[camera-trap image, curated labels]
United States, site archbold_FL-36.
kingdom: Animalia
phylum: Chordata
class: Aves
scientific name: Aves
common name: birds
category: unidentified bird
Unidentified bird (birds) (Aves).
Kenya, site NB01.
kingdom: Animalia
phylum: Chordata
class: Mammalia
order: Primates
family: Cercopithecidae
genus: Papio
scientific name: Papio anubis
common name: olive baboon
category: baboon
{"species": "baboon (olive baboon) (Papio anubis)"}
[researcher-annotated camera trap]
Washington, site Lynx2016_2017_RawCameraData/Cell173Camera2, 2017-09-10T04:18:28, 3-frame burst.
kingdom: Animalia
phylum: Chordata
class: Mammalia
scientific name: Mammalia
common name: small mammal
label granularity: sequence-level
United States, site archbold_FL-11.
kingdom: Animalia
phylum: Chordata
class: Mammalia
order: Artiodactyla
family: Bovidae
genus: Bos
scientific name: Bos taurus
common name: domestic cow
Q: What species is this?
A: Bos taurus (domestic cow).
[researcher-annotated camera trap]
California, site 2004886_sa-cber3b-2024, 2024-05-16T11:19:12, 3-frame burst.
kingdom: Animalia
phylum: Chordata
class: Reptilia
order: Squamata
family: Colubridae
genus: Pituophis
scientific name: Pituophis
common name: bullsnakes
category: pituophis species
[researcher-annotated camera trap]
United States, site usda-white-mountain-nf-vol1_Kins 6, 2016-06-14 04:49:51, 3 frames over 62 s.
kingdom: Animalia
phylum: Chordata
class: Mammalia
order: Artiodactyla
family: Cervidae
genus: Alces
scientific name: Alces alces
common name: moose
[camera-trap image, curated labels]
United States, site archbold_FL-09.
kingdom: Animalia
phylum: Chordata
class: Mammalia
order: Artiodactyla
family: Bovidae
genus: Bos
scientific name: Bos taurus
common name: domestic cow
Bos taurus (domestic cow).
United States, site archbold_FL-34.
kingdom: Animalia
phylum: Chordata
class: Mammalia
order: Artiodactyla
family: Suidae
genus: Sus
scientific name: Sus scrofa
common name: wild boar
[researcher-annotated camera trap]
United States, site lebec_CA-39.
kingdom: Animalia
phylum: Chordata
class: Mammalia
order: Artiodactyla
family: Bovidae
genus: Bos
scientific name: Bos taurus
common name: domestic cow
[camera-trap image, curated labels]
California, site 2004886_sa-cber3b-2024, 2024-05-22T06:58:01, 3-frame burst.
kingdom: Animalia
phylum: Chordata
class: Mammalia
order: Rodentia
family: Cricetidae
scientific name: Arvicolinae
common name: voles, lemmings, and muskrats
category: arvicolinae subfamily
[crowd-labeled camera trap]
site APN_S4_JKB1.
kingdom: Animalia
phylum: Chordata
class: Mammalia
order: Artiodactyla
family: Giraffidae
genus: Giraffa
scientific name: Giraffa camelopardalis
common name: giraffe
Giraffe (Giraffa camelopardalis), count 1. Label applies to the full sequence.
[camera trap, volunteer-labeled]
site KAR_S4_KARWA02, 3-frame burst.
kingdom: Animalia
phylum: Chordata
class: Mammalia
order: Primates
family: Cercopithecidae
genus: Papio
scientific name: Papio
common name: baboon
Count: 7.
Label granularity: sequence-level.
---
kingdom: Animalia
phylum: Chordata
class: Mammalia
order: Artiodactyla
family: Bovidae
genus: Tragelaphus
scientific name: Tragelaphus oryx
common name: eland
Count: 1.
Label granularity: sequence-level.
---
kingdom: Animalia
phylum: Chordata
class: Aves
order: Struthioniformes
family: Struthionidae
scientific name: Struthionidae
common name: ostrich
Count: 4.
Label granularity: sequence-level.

■ ■ ■ ■ ■ ■ ■

» **Task goal**:
From the records above, extract every entry verbatim.

» **Solved problem**:
[camera-trap image, curated labels]
United States, site archbold_FL-36.
kingdom: Animalia
phylum: Chordata
class: Aves
scientific name: Aves
common name: birds
category: unidentified bird
Unidentified bird (birds) (Aves).
Kenya, site NB01.
kingdom: Animalia
phylum: Chordata
class: Mammalia
order: Primates
family: Cercopithecidae
genus: Papio
scientific name: Papio anubis
common name: olive baboon
category: baboon
{"species": "baboon (olive baboon) (Papio anubis)"}
[researcher-annotated camera trap]
Washington, site Lynx2016_2017_RawCameraData/Cell173Camera2, 2017-09-10T04:18:28, 3-frame burst.
kingdom: Animalia
phylum: Chordata
class: Mammalia
scientific name: Mammalia
common name: small mammal
label granularity: sequence-level
United States, site archbold_FL-11.
kingdom: Animalia
phylum: Chordata
class: Mammalia
order: Artiodactyla
family: Bovidae
genus: Bos
scientific name: Bos taurus
common name: domestic cow
Q: What species is this?
A: Bos taurus (domestic cow).
[researcher-annotated camera trap]
California, site 2004886_sa-cber3b-2024, 2024-05-16T11:19:12, 3-frame burst.
kingdom: Animalia
phylum: Chordata
class: Reptilia
order: Squamata
family: Colubridae
genus: Pituophis
scientific name: Pituophis
common name: bullsnakes
category: pituophis species
[researcher-annotated camera trap]
United States, site usda-white-mountain-nf-vol1_Kins 6, 2016-06-14 04:49:51, 3 frames over 62 s.
kingdom: Animalia
phylum: Chordata
class: Mammalia
order: Artiodactyla
family: Cervidae
genus: Alces
scientific name: Alces alces
common name: moose
[camera-trap image, curated labels]
United States, site archbold_FL-09.
kingdom: Animalia
phylum: Chordata
class: Mammalia
order: Artiodactyla
family: Bovidae
genus: Bos
scientific name: Bos taurus
common name: domestic cow
Bos taurus (domestic cow).
United States, site archbold_FL-34.
kingdom: Animalia
phylum: Chordata
class: Mammalia
order: Artiodactyla
family: Suidae
genus: Sus
scientific name: Sus scrofa
common name: wild boar
[researcher-annotated camera trap]
United States, site lebec_CA-39.
kingdom: Animalia
phylum: Chordata
class: Mammalia
order: Artiodactyla
family: Bovidae
genus: Bos
scientific name: Bos taurus
common name: domestic cow
[camera-trap image, curated labels]
California, site 2004886_sa-cber3b-2024, 2024-05-22T06:58:01, 3-frame burst.
kingdom: Animalia
phylum: Chordata
class: Mammalia
order: Rodentia
family: Cricetidae
scientific name: Arvicolinae
common name: voles, lemmings, and muskrats
category: arvicolinae subfamily
[crowd-labeled camera trap]
site APN_S4_JKB1.
kingdom: Animalia
phylum: Chordata
class: Mammalia
order: Artiodactyla
family: Giraffidae
genus: Giraffa
scientific name: Giraffa camelopardalis
common name: giraffe
Giraffe (Giraffa camelopardalis), count 1. Label applies to the full sequence.
[camera trap, volunteer-labeled]
site KAR_S4_KARWA02, 3-frame burst.
kingdom: Animalia
phylum: Chordata
class: Mammalia
order: Primates
family: Cercopithecidae
genus: Papio
scientific name: Papio
common name: baboon
Count: 7.
Label granularity: sequence-level.
---
kingdom: Animalia
phylum: Chordata
class: Mammalia
order: Artiodactyla
family: Bovidae
genus: Tragelaphus
scientific name: Tragelaphus oryx
common name: eland
Count: 1.
Label granularity: sequence-level.
---
kingdom: Animalia
phylum: Chordata
class: Aves
order: Struthioniformes
family: Struthionidae
scientific name: Struthionidae
common name: ostrich
Count: 4.
Label granularity: sequence-level.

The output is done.